[8] SimVLM: Simple Visual Language Model Pretraining with Weak Supervision

arxiv Problem : Vision-Language Pretraining (VLP) requires bounding boxes and labels for images, which makes annotation costly and not easy to switch to zero-shot. Solution : The image was encoded with CoAtNet and the text-encoded value was prefixed to learn the encoder-decoder structure. The data used was ALIGN (noisy image-text pair data) and C4 (text-only). finetuning performs image captioning, visual reasoning, VQA, and multimodal translation Result : Good performance on SOTA, zero-shot on various finetuning tasks.
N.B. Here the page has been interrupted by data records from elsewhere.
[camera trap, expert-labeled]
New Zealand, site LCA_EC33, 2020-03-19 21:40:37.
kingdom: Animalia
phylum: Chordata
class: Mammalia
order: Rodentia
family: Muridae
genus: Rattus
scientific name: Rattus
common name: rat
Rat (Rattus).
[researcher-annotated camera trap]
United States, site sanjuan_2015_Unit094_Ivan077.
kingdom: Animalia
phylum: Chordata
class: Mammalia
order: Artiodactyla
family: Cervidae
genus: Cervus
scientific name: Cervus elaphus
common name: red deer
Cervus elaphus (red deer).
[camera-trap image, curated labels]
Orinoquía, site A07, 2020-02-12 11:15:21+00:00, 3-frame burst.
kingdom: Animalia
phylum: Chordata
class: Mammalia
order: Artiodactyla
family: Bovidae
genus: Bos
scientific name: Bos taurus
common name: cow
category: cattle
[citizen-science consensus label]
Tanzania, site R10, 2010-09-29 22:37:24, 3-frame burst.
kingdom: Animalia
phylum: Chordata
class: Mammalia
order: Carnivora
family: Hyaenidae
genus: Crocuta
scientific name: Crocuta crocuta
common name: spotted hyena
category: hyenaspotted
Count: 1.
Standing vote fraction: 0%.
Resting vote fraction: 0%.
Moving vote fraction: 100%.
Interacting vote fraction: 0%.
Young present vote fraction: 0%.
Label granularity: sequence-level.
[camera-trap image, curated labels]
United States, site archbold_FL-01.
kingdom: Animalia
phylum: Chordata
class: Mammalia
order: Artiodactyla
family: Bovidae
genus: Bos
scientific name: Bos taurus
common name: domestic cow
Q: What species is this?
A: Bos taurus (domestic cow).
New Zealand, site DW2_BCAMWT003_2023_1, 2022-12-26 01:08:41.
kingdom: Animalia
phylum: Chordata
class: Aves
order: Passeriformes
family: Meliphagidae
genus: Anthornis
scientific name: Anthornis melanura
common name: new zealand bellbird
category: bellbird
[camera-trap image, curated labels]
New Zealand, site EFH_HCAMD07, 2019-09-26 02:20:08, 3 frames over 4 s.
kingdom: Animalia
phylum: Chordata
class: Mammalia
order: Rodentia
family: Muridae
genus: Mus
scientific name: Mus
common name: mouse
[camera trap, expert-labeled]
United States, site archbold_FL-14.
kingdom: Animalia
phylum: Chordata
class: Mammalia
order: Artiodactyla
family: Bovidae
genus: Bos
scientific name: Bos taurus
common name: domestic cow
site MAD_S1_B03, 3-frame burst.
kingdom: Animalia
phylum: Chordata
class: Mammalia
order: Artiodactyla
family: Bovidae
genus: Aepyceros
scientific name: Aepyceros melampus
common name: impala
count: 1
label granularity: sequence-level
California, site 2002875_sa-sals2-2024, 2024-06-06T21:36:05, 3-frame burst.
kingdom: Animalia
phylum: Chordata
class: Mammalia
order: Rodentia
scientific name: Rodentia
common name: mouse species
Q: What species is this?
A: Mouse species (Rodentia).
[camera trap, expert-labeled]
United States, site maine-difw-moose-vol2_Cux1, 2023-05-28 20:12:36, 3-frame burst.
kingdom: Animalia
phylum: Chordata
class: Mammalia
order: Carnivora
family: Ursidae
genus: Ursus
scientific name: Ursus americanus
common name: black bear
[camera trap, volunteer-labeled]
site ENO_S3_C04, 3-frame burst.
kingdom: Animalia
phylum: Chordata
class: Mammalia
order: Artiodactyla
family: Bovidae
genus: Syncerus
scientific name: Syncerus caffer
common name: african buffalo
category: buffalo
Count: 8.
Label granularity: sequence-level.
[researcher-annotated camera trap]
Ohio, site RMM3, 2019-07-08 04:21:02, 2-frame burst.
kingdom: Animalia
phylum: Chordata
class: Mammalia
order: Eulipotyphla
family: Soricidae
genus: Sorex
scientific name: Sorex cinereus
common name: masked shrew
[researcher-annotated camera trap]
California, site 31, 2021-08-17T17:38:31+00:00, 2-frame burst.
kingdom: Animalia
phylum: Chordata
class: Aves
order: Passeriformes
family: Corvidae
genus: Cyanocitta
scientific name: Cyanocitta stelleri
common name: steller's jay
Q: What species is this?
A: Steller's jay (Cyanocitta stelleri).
Performance similar to zero-shot, no-finetuning, no-pretraining model on image caption task Confirmed that it is useful to include a text-only corpus when training the Vison-Lanugage model (enhances the decoder’s ability to generate)

etc :

There is a separate loss called CIDEr when doing VQA
VQA is learned by putting the image into the encoder, the text into the decoder, and then appending the FCN to the output of the last token in the decoder
multimodal translation is the task of changing the language of a description given an image.
Encoder-decoder structure was better than decoder-only structure
PrefixLM is a property that sees prefixes as bi-directional and LM afterwards (is this the first time prefixLM has been mentioned in this paper?)